## BEGIN

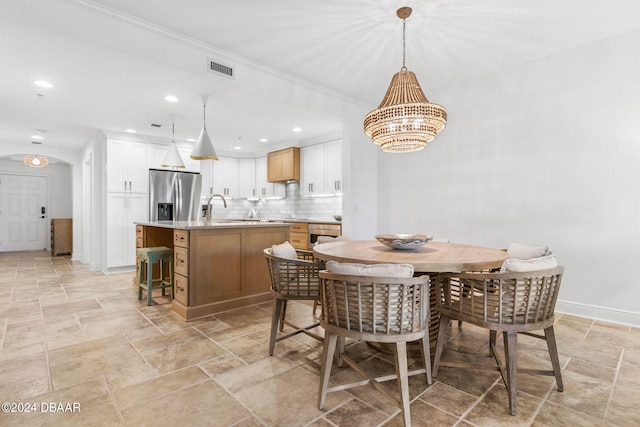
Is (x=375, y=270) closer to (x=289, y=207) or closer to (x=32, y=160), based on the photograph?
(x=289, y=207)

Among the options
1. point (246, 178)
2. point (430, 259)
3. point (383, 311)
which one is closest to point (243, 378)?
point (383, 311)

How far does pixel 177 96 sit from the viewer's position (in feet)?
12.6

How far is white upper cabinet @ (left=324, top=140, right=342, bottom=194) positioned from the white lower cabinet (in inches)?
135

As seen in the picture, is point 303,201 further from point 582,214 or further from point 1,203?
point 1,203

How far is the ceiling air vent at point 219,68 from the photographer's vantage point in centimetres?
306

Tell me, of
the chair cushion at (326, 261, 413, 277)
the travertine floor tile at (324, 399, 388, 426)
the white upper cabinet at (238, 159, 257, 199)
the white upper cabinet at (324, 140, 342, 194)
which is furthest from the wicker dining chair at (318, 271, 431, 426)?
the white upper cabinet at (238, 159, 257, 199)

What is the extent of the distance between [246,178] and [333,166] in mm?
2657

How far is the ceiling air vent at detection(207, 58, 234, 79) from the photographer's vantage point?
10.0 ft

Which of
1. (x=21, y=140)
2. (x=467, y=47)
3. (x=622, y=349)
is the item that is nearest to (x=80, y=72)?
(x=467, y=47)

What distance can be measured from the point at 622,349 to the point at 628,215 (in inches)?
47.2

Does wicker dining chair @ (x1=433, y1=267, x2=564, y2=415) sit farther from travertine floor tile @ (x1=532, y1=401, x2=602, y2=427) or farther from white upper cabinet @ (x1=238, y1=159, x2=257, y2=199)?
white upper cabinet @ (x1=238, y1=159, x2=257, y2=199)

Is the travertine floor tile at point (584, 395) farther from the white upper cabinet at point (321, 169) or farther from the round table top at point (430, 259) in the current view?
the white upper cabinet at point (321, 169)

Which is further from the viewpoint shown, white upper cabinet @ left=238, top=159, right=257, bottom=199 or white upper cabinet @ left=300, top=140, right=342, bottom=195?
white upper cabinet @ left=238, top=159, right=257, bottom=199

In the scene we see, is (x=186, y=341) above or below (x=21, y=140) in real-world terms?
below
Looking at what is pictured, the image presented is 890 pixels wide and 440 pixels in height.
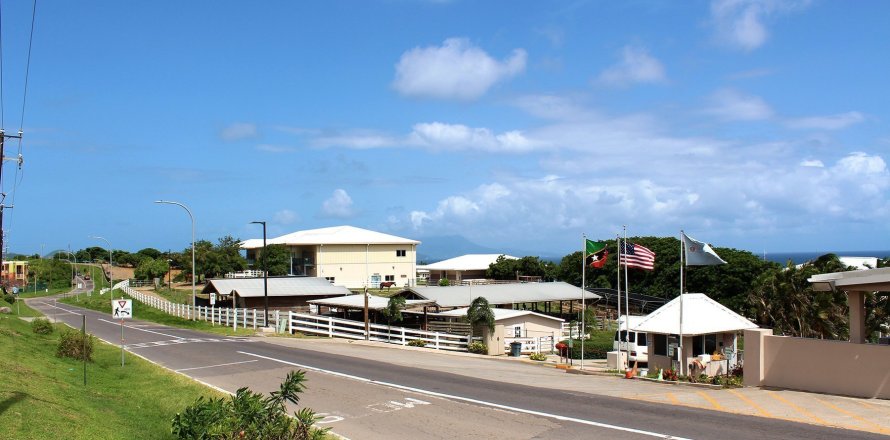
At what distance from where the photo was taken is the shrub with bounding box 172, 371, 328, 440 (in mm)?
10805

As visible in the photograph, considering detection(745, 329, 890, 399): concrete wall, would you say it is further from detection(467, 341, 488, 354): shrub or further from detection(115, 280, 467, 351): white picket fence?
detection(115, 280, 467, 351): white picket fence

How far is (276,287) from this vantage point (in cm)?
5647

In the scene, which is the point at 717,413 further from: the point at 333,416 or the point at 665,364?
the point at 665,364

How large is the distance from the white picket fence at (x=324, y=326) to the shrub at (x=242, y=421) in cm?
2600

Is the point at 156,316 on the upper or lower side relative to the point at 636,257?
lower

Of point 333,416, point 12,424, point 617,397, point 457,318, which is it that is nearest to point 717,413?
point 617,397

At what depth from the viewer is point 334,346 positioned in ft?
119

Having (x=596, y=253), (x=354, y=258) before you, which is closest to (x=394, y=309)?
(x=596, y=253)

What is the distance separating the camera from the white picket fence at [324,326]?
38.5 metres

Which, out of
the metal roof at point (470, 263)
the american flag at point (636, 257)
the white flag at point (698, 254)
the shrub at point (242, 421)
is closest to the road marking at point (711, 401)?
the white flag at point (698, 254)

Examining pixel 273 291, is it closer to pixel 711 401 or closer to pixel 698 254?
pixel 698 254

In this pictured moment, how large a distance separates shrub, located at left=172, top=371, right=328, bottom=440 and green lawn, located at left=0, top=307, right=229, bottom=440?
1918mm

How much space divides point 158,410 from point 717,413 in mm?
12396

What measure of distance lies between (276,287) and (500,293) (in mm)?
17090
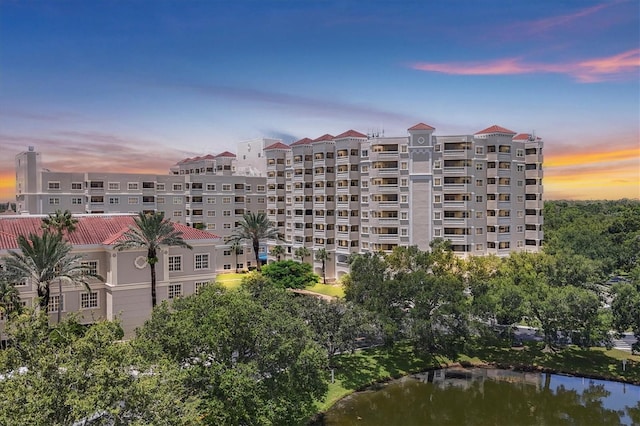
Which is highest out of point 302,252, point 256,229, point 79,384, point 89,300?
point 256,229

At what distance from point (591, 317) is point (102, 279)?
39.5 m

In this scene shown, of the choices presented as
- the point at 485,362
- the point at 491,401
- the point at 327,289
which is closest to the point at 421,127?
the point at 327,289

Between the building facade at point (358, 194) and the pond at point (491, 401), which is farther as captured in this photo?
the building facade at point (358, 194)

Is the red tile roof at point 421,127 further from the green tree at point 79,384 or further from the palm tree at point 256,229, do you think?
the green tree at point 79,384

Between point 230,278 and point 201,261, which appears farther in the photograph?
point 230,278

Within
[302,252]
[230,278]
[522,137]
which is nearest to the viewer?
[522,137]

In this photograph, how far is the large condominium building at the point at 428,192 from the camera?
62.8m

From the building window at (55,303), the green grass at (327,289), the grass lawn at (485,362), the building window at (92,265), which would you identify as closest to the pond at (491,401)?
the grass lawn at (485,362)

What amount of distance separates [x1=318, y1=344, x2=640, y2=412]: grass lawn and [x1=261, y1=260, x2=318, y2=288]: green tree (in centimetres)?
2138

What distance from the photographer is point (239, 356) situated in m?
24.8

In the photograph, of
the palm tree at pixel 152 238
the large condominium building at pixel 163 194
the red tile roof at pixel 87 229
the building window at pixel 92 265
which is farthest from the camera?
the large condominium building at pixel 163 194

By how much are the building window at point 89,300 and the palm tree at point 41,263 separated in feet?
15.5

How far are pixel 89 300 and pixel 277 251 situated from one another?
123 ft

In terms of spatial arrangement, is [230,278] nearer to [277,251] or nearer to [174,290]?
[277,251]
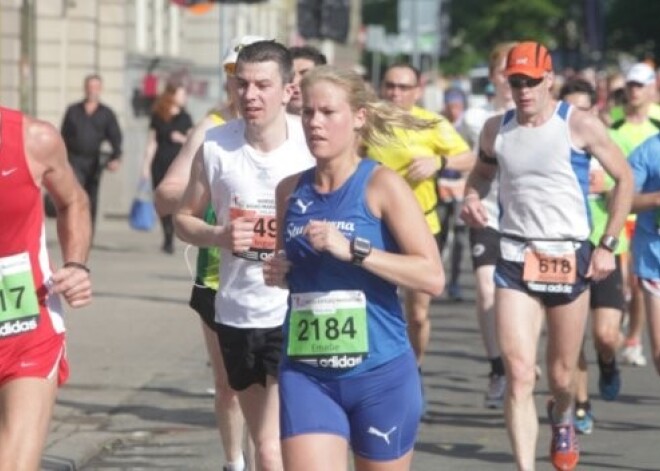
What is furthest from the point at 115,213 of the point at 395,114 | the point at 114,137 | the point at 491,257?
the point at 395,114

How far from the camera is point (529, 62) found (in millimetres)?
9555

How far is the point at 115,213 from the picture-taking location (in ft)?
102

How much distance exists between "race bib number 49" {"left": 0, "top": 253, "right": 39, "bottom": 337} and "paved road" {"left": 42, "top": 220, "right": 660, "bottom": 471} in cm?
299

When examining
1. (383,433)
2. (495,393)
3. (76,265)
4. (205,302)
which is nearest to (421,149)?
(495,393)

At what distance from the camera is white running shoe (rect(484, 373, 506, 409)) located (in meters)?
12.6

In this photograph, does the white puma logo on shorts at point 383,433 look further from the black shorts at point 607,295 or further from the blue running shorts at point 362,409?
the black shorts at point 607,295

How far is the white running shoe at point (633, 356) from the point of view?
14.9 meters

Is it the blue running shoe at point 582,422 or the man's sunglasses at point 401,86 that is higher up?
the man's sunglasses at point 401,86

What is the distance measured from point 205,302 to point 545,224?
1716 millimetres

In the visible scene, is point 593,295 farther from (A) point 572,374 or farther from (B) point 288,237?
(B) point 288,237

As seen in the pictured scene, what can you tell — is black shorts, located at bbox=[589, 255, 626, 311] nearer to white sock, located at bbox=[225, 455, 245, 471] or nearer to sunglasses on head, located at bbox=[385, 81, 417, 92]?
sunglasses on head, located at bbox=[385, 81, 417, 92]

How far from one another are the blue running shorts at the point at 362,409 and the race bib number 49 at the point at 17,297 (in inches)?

## END

**EXERCISE PROMPT**. Give back unchanged every line from the one that contains "What is the distance measured" through the final line of the rows, including both.

**FINAL RESULT**.
What is the distance measured from point 205,302 to point 545,224?
1716 millimetres

In the visible scene, is point 593,295 farther from (A) point 572,374 or farther from (B) point 288,237?
(B) point 288,237

As seen in the pictured scene, what can you tell — is black shorts, located at bbox=[589, 255, 626, 311] nearer to white sock, located at bbox=[225, 455, 245, 471] or nearer to sunglasses on head, located at bbox=[385, 81, 417, 92]?
sunglasses on head, located at bbox=[385, 81, 417, 92]

How far from one another are the blue running shorts at the point at 362,409 and the race bib number 49 at the point at 17,297 (in inches)?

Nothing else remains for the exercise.